What you have to do ->
Reproduce every one of the following entries word for word, keeping each line as it appears.

Scene-based spatial questions:
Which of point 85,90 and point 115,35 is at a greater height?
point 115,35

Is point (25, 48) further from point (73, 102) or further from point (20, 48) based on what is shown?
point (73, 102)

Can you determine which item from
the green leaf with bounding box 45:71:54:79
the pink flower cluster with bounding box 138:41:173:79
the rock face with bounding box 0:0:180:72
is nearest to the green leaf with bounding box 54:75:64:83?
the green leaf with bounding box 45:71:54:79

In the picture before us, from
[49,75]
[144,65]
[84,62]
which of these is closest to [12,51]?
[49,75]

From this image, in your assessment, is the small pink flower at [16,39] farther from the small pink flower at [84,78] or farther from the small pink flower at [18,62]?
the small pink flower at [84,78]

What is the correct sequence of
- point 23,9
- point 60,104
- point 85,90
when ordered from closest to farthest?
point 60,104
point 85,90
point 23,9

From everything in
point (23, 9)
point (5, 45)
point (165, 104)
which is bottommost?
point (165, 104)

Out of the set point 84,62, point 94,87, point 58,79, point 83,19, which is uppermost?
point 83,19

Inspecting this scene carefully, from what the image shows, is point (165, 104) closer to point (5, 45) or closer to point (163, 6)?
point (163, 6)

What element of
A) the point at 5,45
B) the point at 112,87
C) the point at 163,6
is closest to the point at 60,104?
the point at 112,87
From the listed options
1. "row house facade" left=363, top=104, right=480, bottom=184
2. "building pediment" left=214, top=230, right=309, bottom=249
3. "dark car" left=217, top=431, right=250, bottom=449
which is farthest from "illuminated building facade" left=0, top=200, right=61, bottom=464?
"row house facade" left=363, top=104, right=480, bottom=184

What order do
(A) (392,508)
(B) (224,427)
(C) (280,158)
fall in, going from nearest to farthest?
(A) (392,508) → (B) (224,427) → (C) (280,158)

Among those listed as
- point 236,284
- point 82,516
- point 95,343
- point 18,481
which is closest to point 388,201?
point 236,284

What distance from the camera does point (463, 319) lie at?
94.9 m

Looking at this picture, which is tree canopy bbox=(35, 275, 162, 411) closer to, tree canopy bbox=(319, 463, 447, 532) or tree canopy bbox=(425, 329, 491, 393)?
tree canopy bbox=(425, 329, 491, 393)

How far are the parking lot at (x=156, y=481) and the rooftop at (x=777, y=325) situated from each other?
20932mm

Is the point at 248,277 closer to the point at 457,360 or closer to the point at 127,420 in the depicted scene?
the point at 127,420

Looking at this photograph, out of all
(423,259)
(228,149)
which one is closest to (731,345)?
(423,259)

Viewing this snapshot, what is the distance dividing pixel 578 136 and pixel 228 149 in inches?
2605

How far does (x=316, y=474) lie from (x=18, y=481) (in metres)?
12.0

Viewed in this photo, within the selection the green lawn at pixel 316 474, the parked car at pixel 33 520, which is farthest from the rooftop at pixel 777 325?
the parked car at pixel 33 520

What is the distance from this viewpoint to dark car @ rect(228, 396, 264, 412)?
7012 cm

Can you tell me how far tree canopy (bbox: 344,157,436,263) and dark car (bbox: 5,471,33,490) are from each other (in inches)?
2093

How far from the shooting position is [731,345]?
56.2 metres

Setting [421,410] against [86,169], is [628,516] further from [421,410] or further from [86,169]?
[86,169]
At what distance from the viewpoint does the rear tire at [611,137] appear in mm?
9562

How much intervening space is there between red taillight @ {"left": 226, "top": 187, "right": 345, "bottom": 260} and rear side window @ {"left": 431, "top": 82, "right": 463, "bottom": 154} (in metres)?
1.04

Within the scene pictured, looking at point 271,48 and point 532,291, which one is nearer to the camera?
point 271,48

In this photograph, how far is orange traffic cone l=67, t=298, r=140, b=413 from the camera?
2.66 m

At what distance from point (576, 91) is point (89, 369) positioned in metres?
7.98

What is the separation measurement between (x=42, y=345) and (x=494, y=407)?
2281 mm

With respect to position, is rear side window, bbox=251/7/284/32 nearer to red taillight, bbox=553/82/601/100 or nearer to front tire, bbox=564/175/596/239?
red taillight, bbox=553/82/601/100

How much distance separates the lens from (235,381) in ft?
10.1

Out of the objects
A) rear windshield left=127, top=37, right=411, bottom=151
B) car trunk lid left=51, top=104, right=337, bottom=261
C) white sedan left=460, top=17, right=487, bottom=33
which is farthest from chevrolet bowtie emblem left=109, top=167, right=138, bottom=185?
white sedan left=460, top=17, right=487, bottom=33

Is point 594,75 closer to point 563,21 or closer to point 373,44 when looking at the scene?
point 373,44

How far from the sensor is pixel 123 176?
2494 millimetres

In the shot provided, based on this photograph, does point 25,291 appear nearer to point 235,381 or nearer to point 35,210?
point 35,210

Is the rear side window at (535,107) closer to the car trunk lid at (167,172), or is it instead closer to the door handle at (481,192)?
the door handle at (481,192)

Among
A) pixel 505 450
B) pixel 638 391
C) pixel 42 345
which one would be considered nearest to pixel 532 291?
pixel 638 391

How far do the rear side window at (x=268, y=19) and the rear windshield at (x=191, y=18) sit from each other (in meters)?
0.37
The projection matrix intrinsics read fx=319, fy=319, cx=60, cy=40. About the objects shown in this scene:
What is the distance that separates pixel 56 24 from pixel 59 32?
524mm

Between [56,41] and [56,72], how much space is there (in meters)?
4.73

Finished task ->
Which of point 85,90 and point 115,35 is at a greater height?
point 115,35

Is point (25, 48) further from point (73, 102) or further from point (20, 48) based on what is shown?
point (73, 102)

Can you determine which item from
the green leaf with bounding box 45:71:54:79
the pink flower cluster with bounding box 138:41:173:79
the rock face with bounding box 0:0:180:72
is nearest to the green leaf with bounding box 54:75:64:83?
the green leaf with bounding box 45:71:54:79

In the picture before us, from
[49,75]
[144,65]
[84,62]
which of these is closest to [12,51]?
[49,75]

From this image, in your assessment, is the small pink flower at [16,39] farther from the small pink flower at [84,78] or farther from the small pink flower at [18,62]?
the small pink flower at [84,78]

What is the correct sequence of
- point 23,9
- point 60,104
- point 85,90
when ordered from closest to farthest?
point 60,104
point 85,90
point 23,9

From everything in
point (23, 9)
point (5, 45)
point (165, 104)
which is bottommost?
point (165, 104)

Out of the set point 84,62, point 94,87, point 58,79, point 83,19, which is uppermost?
point 83,19

Inspecting this scene carefully, from what the image shows, is point (165, 104) closer to point (5, 45) or closer to point (163, 6)?
point (163, 6)

What element of
A) the point at 5,45
B) the point at 112,87
C) the point at 163,6
is closest to the point at 60,104?
the point at 112,87
From the listed options
1. "row house facade" left=363, top=104, right=480, bottom=184
2. "building pediment" left=214, top=230, right=309, bottom=249
3. "dark car" left=217, top=431, right=250, bottom=449
which is farthest from "illuminated building facade" left=0, top=200, right=61, bottom=464?
"row house facade" left=363, top=104, right=480, bottom=184

What order do
(A) (392,508)
(B) (224,427)
(C) (280,158)
fall in, going from nearest to farthest?
(A) (392,508) → (B) (224,427) → (C) (280,158)

Among those listed as
- point 236,284
- point 82,516
- point 95,343
- point 18,481
which is closest to point 388,201?
point 236,284

What distance from the camera does point (463, 319) lie at?
94.9 m

Looking at this picture, which is tree canopy bbox=(35, 275, 162, 411) closer to, tree canopy bbox=(319, 463, 447, 532) or tree canopy bbox=(425, 329, 491, 393)?
tree canopy bbox=(425, 329, 491, 393)

How far are the parking lot at (x=156, y=481) and the rooftop at (x=777, y=325) situated from each other?
20932mm

Is the point at 248,277 closer to the point at 457,360 or closer to the point at 127,420 in the depicted scene?
the point at 127,420

Looking at this photograph, out of all
(423,259)
(228,149)
which one is closest to (731,345)?
(423,259)

Viewing this snapshot, what is the distance dividing pixel 578 136 and pixel 228 149 in inches?
2605

How far does (x=316, y=474) lie from (x=18, y=481) (in metres)?
12.0

Viewed in this photo, within the selection the green lawn at pixel 316 474, the parked car at pixel 33 520, which is farthest from the rooftop at pixel 777 325?
the parked car at pixel 33 520

What is the distance from this viewpoint to dark car @ rect(228, 396, 264, 412)?
7012 cm

Can you tell me how far tree canopy (bbox: 344,157,436,263) and dark car (bbox: 5,471,33,490) are from each other (in inches)?
2093

How far from the shooting position is [731,345]?
56.2 metres

Setting [421,410] against [86,169], is [628,516] further from [421,410] or further from [86,169]?
[86,169]
At what distance from the viewpoint does the rear tire at [611,137] appear in mm?
9562

How much intervening space is there between red taillight @ {"left": 226, "top": 187, "right": 345, "bottom": 260} and rear side window @ {"left": 431, "top": 82, "right": 463, "bottom": 154} (in metres)?
1.04

Within the scene pictured, looking at point 271,48 and point 532,291, which one is nearer to the camera?
point 271,48

In this photograph, how far is orange traffic cone l=67, t=298, r=140, b=413 from the camera?
2.66 m

At what distance from point (576, 91) is point (89, 369) positioned in metres?
7.98

What is the separation measurement between (x=42, y=345) and (x=494, y=407)?
2281 mm

With respect to position, is rear side window, bbox=251/7/284/32 nearer to red taillight, bbox=553/82/601/100 or nearer to front tire, bbox=564/175/596/239?
red taillight, bbox=553/82/601/100

How much distance separates the lens from (235,381) in ft?
10.1

Out of the objects
A) rear windshield left=127, top=37, right=411, bottom=151
B) car trunk lid left=51, top=104, right=337, bottom=261
C) white sedan left=460, top=17, right=487, bottom=33
which is farthest from chevrolet bowtie emblem left=109, top=167, right=138, bottom=185?
white sedan left=460, top=17, right=487, bottom=33

Is point 594,75 closer to point 563,21 or closer to point 373,44 when looking at the scene?
point 373,44

How far from the sensor is pixel 123 176?
2494 millimetres

In the shot provided, based on this photograph, does point 25,291 appear nearer to point 235,381 or nearer to point 35,210?
point 35,210

Is the rear side window at (535,107) closer to the car trunk lid at (167,172), or is it instead closer to the door handle at (481,192)?
the door handle at (481,192)

Among
A) pixel 505 450
B) pixel 638 391
C) pixel 42 345
which one would be considered nearest to pixel 532 291?
pixel 638 391

How far do the rear side window at (x=268, y=19) and the rear windshield at (x=191, y=18) sit from each other (in meters)?
0.37
The projection matrix intrinsics read fx=319, fy=319, cx=60, cy=40. About the objects shown in this scene:
What is the distance that separates pixel 56 24 from pixel 59 32?
524mm

Between [56,41] and [56,72], how much space is there (in meters)?
4.73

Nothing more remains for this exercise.